De acordo com a parlamentar, a direita europeia também luta contra ideologia de gênero, e contra a doutrinação nas escolas. Ela também lembrou que a direita brasileira foi à Europa para denunciar perseguição política e a atuação do Supremo Tribunal Federal (STF). "Nós temos muitos problemas que são comuns e é isso que a gente vai trabalhar para a gente conseguir superar", disse a deputada.
Comentando a situação, o cientista político Marcelo Suano, docente no Ibmec São Paulo, afirma que o movimento à direita do bloco europeu é fruto do “fracasso das políticas e programas de governo que foram adotados pelas esquerdas no mundo inteiro”. Sobre a divergência na pauta de costumes entre as direitas, ele explicou que o pensamento europeu é voltado para problemas mais concretos do que filosóficos.
“Há elementos mais concretos do que propriamente a pauta de costumes, pautas que acabam gerando reflexões filosóficas de diferentes visões. Por exemplo, migração. Migração é uma pauta concreta. A Europa sofre com esse problema, porque o emprego para os nacionais fica mais minado”, disse Suano.
Crescimento da direita europeia tem caráter simbólico para a brasileira
Apesar de apresentar possíveis desvantagens econômicas, analistas ouvidos pela reportagem afirmam que o crescimento da direita no Parlamento Europeu possui um caráter simbólico para a direita brasileira. Para o cientista político Adriano Cerqueira, docente do Ibmec de Belo Horizonte, o resultado normaliza a existência de grupos organizados e partidos de direita.
“Esse alinhamento é importante. A ideia é que os governos de direita, aqui no Brasil, deixem de ser vistos como uma anomalia, uma coisa esquisita, fora do tempo, e passem a ser vistos como algo normal, algo típico da democracia”, disse Cerqueira.

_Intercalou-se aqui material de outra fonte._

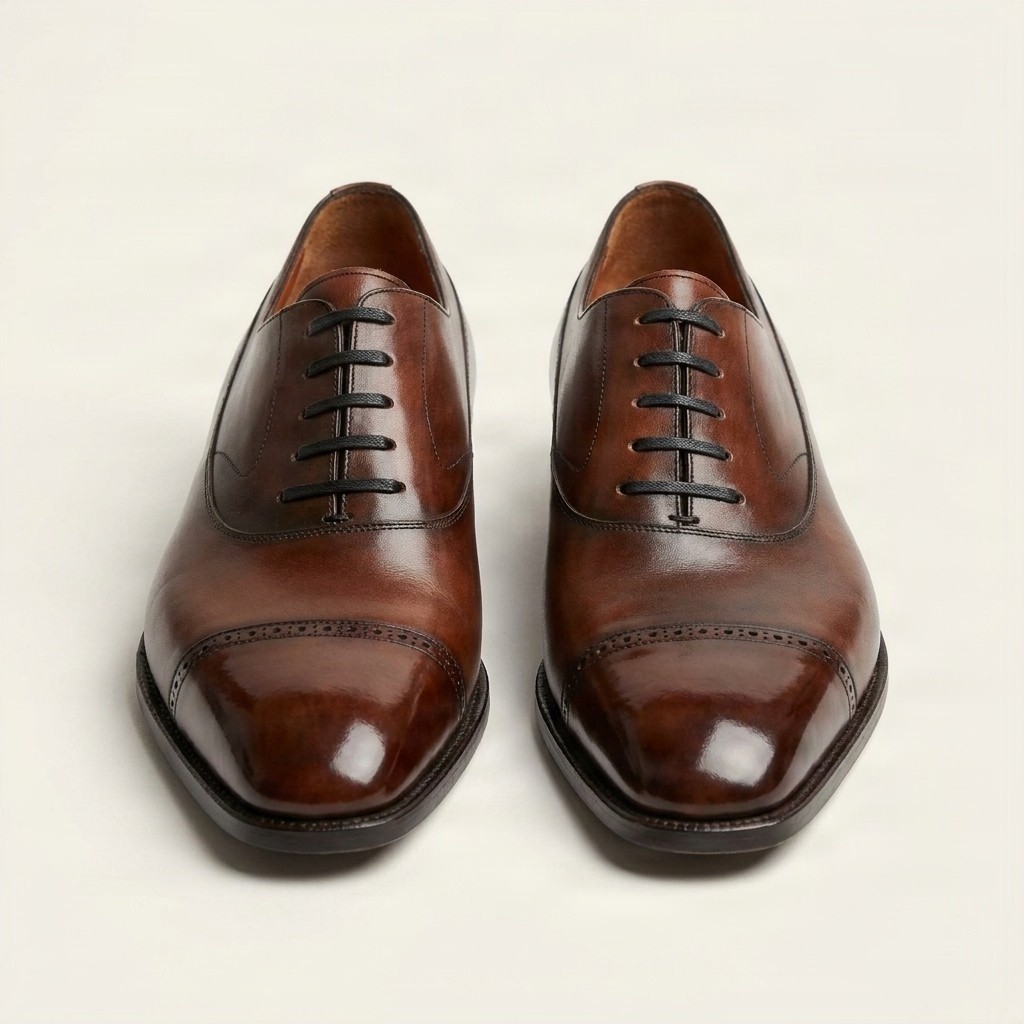 Men's brown leather brogues punching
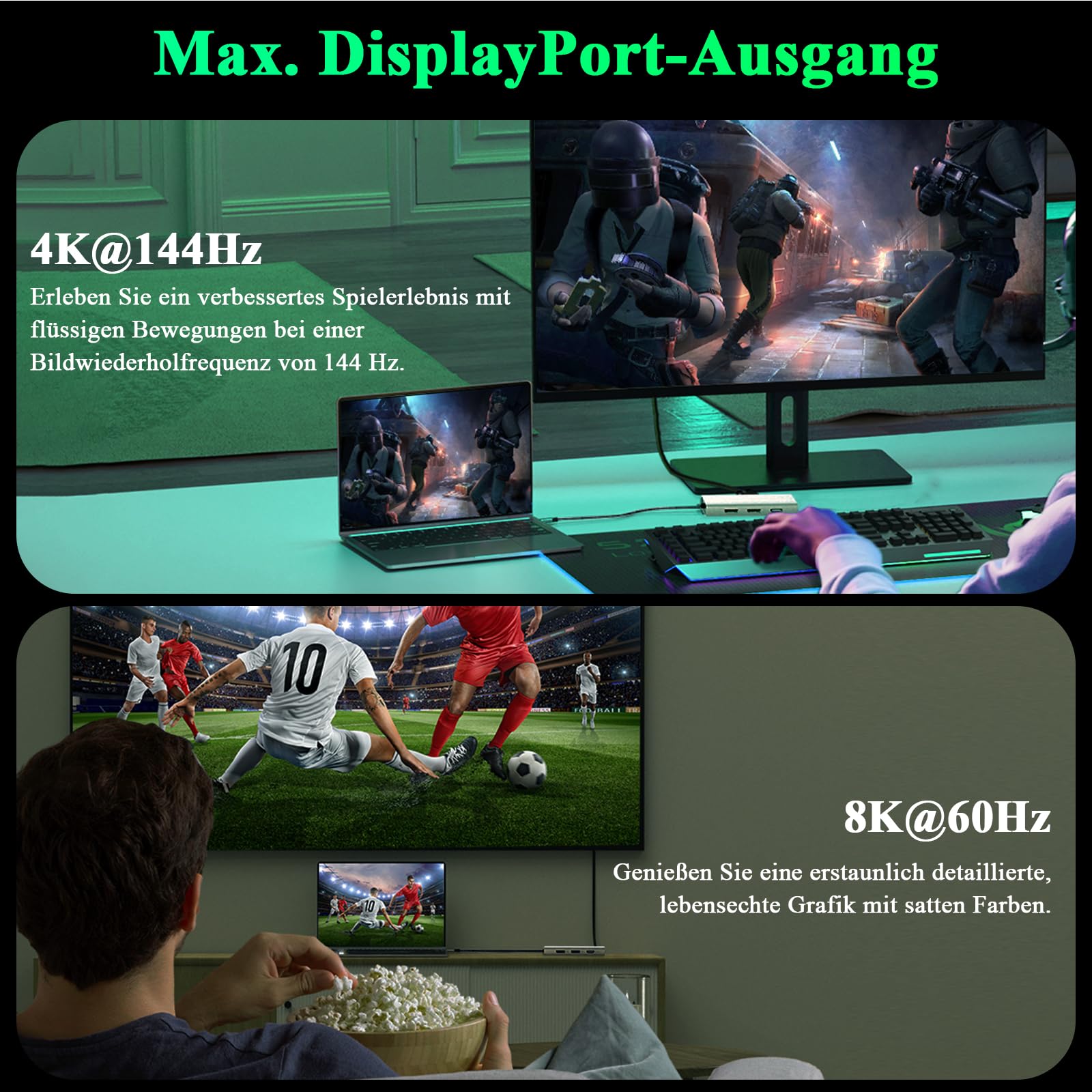 Minthouz USB C Docking Station,7-IN-1 USB Hub mit 4K@60Hz HDMI,8K@60Hz DP1/2, VGA, 3xUSB2.0 Multiport Adapter für Dell/HP/Lenovo/Thinkpad, Kompatibel mit Mac/Windows/Chrome OS/Linux/Android/iOS 4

Já na avaliação do cientista político Thales Castro, professor da Universidade Católica de Pernambuco (Unicap), o impacto dessa mudança legislativa no bloco europeu sinaliza um cansaço dos países em relação à esquerda.
“O impacto dessa eleição no Brasil é perceber que há uma certa fadiga das correntes progressistas, como ocorreu com a eleição de Javier Milei na Argentina. O presidente Emmanuel Macron, por exemplo, vai passar por momentos delicados nesse final de mandato, principalmente após dissolver o parlamento. Isso complica a agenda do Lula. É uma nova dinâmica que se apresenta, um novo mundo que se descortina”, disse Castro.
Avanço na Europa pode dificultar comércio e ajudar a isolar Lula
Na área econômica, a avaliação é de que o protecionismo do bloco europeu deve aumentar com o avanço da direita, o que pode dificultar o comércio internacional e um eventual acordo para diminuir as barreiras alfandegárias entre a União Europeia e o Mercosul.
Indagado sobre a eleição, o deputado federal Ricardo Salles (PL-SP), membro da Comissão de Relações Exteriores e Defesa Nacional (CREDN) da Câmara, afirmou que a oposição brasileira busca se articular com os eurodeputados, mas a questão comercial ainda é uma barreira. “Temos sérias divergências na parte comercial. Eles são protecionistas e isso é ruim para nós”, disse Salles.
Para Salles, além do protecionismo, o resultado da eleição no Parlamento Europeu pode contribuir para um isolamento do Brasil no campo das relações exteriores.
“O Brasil vai ficar isolado. Milei na Argentina. Direita avançando na Europa. Trump será eleito nos EUA. Tudo isso vai expor ainda mais o alinhamento ruim desse governo, abrindo mais flancos para críticas. A agenda será conservadora nos costumes, liberal na economia e de direita na política, assim entendida como anti-PT”, disse o parlamentar.